Group’s crochet skills bring clothing to those in need

? Once a week they arrive at the senior center, lugging plastic bags bulging with a week’s worth of work.

Some can’t sit long without being busy, so they immediately pull out a current project, moving a shiny hook through yarn as they wait for the Wednesday afternoon meeting to begin.

Others build mountains as they unload the bags of stocking caps, mittens, scarves and baby blankets.

Meet the Crochet Angels, a dedicated group — mostly women, but with three men in the midst — creating items that local social agencies request. They meet in a room at the Elmdale 50-Plus Center. This is also where they store the rainbow of colored yarn — half a skein of some, a partial ball of another — all donated by the community.

Gifts to the needy

The blessings seem to flow around this room, where those who love to create have found an avenue for their creations, and the material to put it all together comes miraculously through the door when they need it.

Just a week-and-a-half before Christmas, and the group received a request of 81 scarves from a local nursing home.

Each creation, made from donated yarn, could sell for big bucks in upscale boutiques.

Instead they go as gifts to those in need — a stocking cap for the bare head of a cancer patient; a long scarf wrapped multiple times around the tiny neck of a nursing-home patient; or a multicolored receiving blanket for the infant of a teen mother who needs instructions in swaddling.

The needs are many, so their hands, some knotted with arthritis, move all the time, filling the next week’s order.

On one Wednesday, the room is bustling. Jo Schartz has such a load of finished product she hauls it in on a cart with wheels.

Fern Nelson, 93 and legally blind, sews by feel, and then sends her patchwork quilts with her daughter-in-law. Her contributions receive “oohs and aahs” from the ladies as they are brought out of bags.

Since January they have made 3,316 items. This week’s creations could easily add 100 to that number.

Individual stories

Heads bent, Carolyn Parson is helping newcomer Sharon Eisler.

“I joined to fill a need,” said Eisler, who became a member in recent months since her mother died.

Parson, who has been a member for about three years, helps lead the group. She joined because while she loved to crochet she could only make a chain.

“I could chain from here to South Hutchinson,” Parson said.
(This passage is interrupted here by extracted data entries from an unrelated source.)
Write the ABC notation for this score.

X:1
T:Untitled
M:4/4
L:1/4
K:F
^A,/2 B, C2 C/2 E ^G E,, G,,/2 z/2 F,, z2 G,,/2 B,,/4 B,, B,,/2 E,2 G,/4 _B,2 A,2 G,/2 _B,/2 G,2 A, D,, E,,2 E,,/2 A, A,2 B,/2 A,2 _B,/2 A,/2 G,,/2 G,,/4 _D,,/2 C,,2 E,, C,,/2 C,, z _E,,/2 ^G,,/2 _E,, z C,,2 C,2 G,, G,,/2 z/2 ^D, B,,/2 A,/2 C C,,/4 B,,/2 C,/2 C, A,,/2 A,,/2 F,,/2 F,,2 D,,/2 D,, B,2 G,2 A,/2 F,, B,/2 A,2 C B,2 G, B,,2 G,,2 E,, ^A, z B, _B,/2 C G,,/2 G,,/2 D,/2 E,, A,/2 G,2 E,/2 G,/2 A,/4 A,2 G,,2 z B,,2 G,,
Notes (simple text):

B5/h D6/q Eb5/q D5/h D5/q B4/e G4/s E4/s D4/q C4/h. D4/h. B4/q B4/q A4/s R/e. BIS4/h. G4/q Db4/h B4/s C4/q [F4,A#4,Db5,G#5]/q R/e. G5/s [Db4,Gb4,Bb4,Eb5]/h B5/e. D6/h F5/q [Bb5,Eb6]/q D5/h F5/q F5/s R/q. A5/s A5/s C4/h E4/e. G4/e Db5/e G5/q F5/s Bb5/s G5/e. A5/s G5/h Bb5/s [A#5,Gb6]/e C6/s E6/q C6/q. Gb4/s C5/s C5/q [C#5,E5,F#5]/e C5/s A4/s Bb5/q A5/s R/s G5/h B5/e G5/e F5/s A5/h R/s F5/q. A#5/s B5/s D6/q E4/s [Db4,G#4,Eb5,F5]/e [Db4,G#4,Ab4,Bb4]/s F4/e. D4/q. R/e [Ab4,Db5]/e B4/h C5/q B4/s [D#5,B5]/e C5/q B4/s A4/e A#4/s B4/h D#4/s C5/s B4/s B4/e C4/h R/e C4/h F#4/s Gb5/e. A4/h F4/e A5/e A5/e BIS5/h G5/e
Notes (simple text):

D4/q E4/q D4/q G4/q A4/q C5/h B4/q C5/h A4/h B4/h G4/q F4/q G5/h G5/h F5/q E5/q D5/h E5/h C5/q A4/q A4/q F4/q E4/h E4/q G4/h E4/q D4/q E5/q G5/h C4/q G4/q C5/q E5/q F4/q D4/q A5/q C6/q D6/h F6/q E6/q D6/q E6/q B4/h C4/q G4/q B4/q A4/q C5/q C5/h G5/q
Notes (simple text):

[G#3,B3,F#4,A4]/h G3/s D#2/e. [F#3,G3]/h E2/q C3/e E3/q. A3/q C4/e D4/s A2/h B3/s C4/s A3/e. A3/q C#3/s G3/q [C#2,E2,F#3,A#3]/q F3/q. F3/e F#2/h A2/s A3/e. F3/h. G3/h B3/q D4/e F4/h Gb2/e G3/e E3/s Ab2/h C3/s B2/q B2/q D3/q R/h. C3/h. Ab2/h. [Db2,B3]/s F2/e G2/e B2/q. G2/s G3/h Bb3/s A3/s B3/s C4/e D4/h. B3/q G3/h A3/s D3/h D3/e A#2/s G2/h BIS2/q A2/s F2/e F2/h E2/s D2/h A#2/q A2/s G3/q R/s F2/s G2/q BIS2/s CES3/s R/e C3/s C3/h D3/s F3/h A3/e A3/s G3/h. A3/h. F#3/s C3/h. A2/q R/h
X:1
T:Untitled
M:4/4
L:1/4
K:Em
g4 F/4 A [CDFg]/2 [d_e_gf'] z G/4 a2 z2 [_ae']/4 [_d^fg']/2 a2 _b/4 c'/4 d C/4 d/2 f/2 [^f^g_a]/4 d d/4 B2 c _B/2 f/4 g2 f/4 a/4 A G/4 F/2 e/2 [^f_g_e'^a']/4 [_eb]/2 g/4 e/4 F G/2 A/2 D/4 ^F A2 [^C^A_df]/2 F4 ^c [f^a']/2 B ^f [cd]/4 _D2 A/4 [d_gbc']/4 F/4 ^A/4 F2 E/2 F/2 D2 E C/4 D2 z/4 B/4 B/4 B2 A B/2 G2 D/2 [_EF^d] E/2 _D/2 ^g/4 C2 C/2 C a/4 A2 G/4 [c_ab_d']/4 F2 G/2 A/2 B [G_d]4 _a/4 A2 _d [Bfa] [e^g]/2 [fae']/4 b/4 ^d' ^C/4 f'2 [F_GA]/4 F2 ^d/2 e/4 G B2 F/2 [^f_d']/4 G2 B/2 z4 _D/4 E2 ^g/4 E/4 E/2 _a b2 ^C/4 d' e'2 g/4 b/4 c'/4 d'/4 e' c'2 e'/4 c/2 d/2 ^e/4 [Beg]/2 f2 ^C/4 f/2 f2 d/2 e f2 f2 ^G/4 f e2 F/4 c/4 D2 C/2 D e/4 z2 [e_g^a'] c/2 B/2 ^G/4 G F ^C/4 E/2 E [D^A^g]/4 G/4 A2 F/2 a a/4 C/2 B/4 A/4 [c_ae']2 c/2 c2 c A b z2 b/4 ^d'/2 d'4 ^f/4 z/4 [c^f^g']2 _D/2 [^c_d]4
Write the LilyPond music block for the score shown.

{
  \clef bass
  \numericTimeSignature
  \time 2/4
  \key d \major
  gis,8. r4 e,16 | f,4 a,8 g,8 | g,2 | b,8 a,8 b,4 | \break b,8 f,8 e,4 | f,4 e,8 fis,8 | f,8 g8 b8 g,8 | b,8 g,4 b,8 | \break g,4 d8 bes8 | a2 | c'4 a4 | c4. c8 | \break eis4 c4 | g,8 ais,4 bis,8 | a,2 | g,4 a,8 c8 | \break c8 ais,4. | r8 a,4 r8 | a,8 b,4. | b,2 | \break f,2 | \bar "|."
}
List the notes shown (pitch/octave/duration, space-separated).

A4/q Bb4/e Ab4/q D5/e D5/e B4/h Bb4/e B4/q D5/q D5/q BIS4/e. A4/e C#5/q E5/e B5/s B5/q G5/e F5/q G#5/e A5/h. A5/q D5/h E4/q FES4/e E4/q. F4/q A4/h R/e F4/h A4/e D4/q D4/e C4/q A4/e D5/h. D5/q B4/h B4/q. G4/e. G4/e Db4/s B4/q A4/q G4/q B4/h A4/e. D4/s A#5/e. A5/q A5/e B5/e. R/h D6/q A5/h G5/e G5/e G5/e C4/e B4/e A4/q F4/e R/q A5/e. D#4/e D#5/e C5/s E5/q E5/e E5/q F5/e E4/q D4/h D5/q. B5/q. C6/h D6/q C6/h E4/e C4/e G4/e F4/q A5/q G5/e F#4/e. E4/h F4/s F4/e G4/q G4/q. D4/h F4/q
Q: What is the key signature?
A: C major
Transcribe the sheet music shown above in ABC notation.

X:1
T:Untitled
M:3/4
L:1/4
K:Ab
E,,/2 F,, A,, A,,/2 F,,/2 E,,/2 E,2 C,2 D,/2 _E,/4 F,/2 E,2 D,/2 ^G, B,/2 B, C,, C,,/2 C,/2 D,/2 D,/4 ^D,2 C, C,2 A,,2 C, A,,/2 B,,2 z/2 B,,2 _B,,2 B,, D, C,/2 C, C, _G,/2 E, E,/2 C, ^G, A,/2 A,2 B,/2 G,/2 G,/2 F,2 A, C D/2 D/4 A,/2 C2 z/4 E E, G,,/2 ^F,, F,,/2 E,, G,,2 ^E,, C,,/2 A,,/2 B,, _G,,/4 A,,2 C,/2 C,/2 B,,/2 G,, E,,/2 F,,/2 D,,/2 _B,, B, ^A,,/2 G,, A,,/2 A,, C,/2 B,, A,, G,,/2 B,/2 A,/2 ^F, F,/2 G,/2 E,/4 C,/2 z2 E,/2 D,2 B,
But the seasoned “crocheters” offered her help.

Parson caught on and now passes on what she has learned, and also helps by leading the group.

Nancy King with Hospice Care of Kansas walks through the room thanking all the angels for their crocheted items, and handing out bags of snack mix.

“Whatever the need, they provide,” King said of the angels, who will be giving her items for families they have adopted this holiday season.

While the women discuss the next projects, contributors Bruce Moots and Vic Jordan hang out with the men in the pool room.

Moots never thought of crocheting as a female activity.

He asked his wife, Barbara, to teach him, and many items later he won first place for his creations at the Kansas State Fair.

Jordan and Moots both make watch caps and scarves in dark colors that are donated regularly to Wichita’s Veterans Administration for homeless men on the street.

“You’d be surprised how many homeless veterans there are just outside this door,” Moots said.